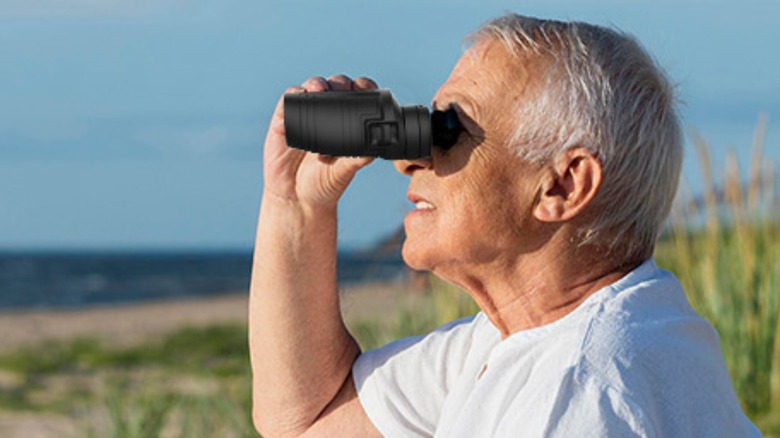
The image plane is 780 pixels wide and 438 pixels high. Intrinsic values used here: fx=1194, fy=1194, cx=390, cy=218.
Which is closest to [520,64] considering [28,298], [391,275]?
[391,275]

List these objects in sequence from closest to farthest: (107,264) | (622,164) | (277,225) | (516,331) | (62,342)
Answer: (622,164)
(516,331)
(277,225)
(62,342)
(107,264)

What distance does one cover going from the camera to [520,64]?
6.11 feet

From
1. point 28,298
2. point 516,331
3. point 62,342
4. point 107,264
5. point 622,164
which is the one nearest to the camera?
point 622,164

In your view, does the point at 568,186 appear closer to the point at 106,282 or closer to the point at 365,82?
the point at 365,82

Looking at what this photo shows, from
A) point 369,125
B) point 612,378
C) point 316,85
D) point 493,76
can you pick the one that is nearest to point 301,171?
point 316,85

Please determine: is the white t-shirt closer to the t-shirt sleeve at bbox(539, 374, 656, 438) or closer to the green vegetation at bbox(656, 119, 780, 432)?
the t-shirt sleeve at bbox(539, 374, 656, 438)

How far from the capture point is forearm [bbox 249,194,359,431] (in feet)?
7.27

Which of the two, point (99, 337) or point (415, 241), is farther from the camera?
point (99, 337)

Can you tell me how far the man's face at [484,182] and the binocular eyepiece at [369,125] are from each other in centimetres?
4

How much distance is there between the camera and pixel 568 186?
6.01ft

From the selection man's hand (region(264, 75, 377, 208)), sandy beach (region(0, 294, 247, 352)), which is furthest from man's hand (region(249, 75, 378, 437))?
sandy beach (region(0, 294, 247, 352))

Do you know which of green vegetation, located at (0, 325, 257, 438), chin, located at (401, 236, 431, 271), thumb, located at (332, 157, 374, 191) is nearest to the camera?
chin, located at (401, 236, 431, 271)

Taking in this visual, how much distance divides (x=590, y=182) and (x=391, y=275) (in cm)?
432

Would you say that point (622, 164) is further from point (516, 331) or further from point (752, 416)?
point (752, 416)
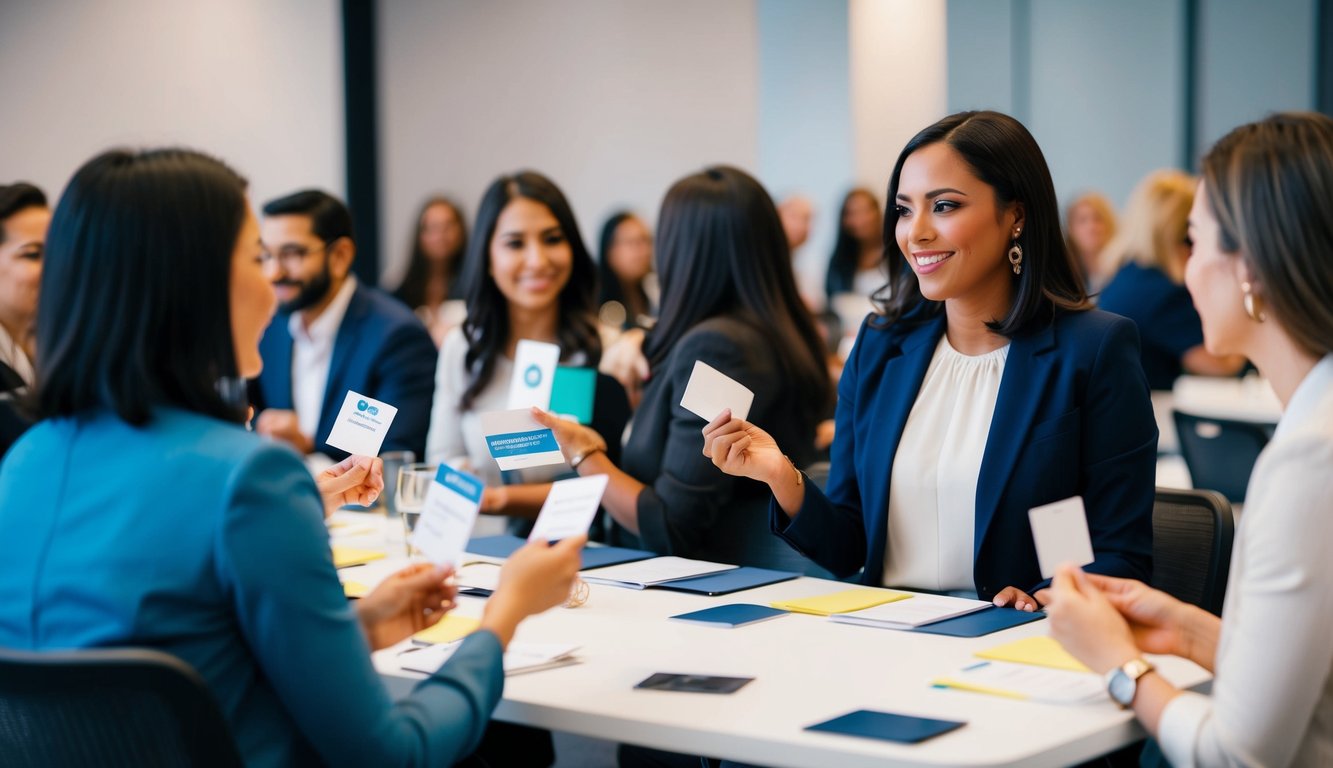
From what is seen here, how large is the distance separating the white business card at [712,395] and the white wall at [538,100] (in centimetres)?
653

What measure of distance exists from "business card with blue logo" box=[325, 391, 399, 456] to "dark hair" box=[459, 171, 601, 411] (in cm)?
166

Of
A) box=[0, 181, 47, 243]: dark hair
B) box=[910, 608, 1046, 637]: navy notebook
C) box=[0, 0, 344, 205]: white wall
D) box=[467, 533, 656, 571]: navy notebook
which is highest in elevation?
box=[0, 0, 344, 205]: white wall

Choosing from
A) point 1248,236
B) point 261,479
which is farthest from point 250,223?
point 1248,236

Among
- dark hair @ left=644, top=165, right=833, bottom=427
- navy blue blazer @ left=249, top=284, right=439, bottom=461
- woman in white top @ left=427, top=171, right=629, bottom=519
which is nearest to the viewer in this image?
dark hair @ left=644, top=165, right=833, bottom=427

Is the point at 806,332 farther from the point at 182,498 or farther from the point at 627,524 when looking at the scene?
the point at 182,498

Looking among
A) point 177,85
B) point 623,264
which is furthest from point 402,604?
point 623,264

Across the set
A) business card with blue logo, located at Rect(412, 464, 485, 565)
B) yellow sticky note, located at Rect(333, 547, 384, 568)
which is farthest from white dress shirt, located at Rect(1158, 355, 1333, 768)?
yellow sticky note, located at Rect(333, 547, 384, 568)

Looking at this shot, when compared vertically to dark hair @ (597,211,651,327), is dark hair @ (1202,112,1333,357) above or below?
above

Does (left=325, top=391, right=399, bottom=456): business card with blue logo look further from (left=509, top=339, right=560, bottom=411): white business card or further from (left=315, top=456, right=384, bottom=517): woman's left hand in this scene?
(left=509, top=339, right=560, bottom=411): white business card

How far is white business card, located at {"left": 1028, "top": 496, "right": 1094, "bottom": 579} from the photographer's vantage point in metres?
1.69

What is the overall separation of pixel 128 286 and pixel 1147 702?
1276 mm

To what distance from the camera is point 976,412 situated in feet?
8.41

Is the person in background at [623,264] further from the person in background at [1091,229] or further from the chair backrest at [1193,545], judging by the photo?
the chair backrest at [1193,545]

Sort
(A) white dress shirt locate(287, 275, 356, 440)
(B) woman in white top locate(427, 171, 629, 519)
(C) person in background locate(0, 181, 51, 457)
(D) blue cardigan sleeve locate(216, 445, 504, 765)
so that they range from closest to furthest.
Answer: (D) blue cardigan sleeve locate(216, 445, 504, 765), (C) person in background locate(0, 181, 51, 457), (B) woman in white top locate(427, 171, 629, 519), (A) white dress shirt locate(287, 275, 356, 440)
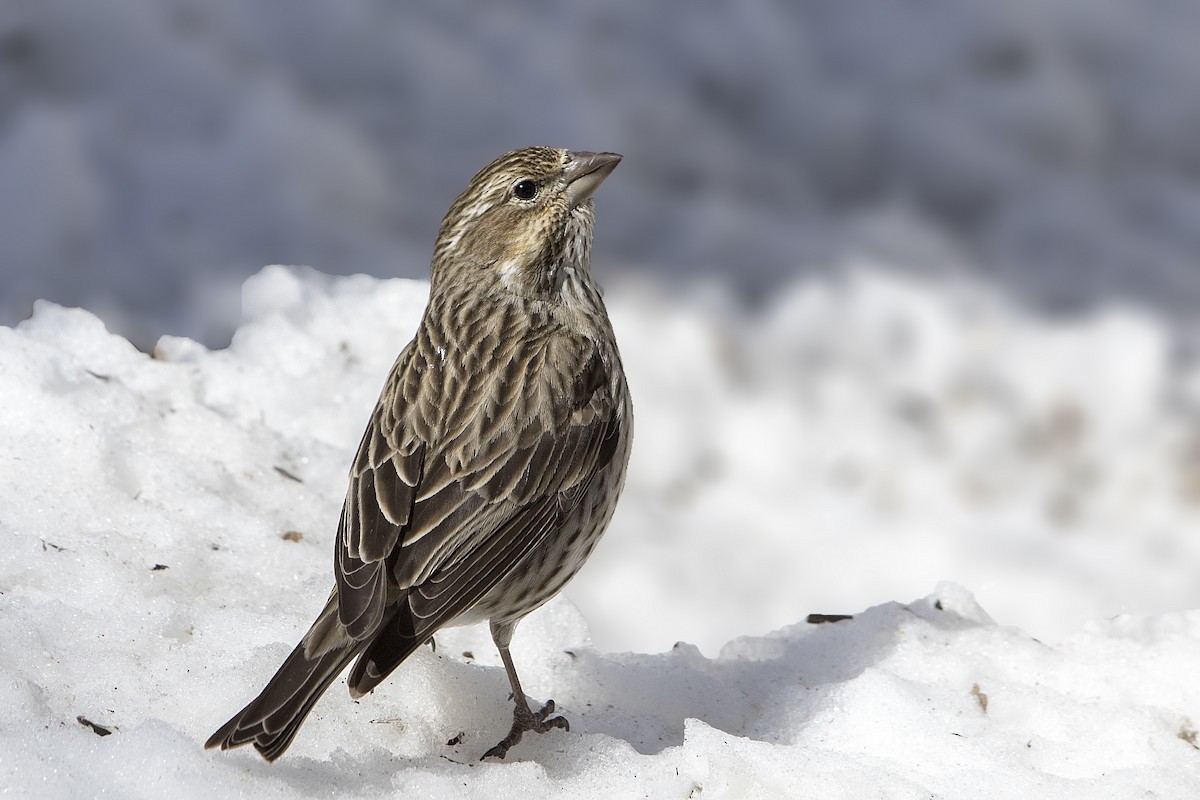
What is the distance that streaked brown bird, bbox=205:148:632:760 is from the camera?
→ 348cm

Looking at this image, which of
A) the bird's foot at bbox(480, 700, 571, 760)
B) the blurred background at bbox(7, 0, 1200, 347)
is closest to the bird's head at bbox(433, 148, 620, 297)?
the bird's foot at bbox(480, 700, 571, 760)

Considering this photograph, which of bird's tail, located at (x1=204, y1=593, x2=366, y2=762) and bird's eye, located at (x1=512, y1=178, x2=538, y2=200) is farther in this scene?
bird's eye, located at (x1=512, y1=178, x2=538, y2=200)

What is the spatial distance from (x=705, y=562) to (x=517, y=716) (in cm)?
215

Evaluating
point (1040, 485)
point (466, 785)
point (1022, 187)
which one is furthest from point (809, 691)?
point (1022, 187)

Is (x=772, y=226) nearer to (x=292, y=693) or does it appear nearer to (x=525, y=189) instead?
(x=525, y=189)

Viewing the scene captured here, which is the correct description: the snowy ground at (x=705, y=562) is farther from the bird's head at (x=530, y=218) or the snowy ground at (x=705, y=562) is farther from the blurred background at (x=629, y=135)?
the bird's head at (x=530, y=218)

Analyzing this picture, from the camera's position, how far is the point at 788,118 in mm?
8148

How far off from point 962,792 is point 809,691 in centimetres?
66

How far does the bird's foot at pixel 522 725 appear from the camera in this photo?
12.1 feet

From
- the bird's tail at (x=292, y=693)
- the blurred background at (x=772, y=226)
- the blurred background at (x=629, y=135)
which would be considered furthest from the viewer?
the blurred background at (x=629, y=135)

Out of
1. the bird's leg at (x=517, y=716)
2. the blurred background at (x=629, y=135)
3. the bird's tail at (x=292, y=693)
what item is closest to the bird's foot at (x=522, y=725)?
the bird's leg at (x=517, y=716)

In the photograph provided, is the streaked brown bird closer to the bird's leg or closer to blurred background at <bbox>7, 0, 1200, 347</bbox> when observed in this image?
the bird's leg

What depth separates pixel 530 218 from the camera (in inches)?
177

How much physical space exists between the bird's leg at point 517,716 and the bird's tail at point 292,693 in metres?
0.49
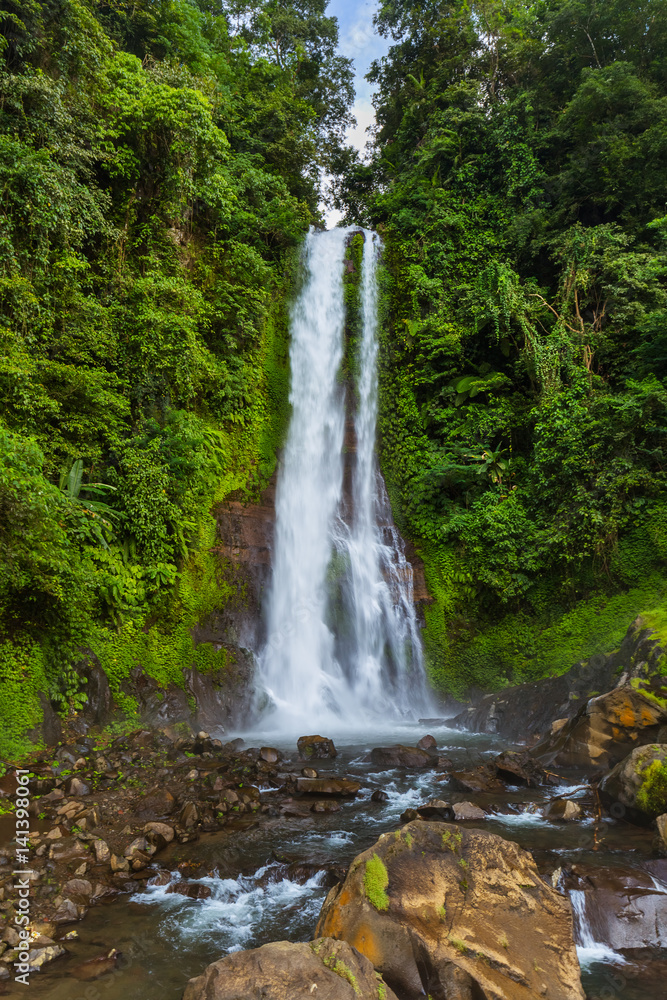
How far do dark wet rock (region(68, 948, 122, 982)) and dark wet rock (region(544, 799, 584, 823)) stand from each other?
158 inches

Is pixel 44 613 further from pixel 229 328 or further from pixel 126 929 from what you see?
pixel 229 328

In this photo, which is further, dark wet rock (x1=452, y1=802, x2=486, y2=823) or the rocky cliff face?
the rocky cliff face

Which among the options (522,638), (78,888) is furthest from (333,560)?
(78,888)

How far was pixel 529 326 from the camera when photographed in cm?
1228

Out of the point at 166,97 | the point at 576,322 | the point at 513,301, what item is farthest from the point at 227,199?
the point at 576,322

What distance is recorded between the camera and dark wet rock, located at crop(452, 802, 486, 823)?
5340mm

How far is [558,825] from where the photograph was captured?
16.8 ft

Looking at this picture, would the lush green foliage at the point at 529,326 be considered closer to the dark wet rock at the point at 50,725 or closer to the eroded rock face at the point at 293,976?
the dark wet rock at the point at 50,725

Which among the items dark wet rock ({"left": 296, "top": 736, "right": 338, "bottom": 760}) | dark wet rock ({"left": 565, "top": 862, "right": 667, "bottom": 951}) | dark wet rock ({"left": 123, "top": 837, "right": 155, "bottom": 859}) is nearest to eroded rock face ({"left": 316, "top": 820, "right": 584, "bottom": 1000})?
dark wet rock ({"left": 565, "top": 862, "right": 667, "bottom": 951})

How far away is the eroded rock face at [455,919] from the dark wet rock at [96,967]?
1.39 meters

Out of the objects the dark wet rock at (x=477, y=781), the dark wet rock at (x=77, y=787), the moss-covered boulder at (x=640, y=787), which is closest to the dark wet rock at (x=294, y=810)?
the dark wet rock at (x=477, y=781)

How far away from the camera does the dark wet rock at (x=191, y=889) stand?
4.29m

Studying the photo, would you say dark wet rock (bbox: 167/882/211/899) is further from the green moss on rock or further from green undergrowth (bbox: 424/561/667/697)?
green undergrowth (bbox: 424/561/667/697)

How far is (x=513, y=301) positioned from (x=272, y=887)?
12.2 meters
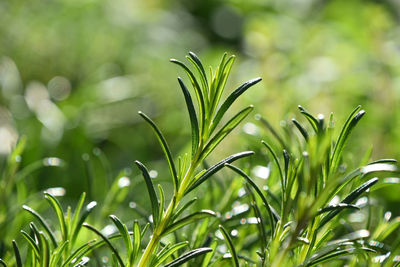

··········

* **WORK TO BE COMPLETED**: Count the lines in the items above that contain the string "exists". Treat uppercase and lowercase as different, and reply with the number only.

* **ANSWER TO THE TASK**: 2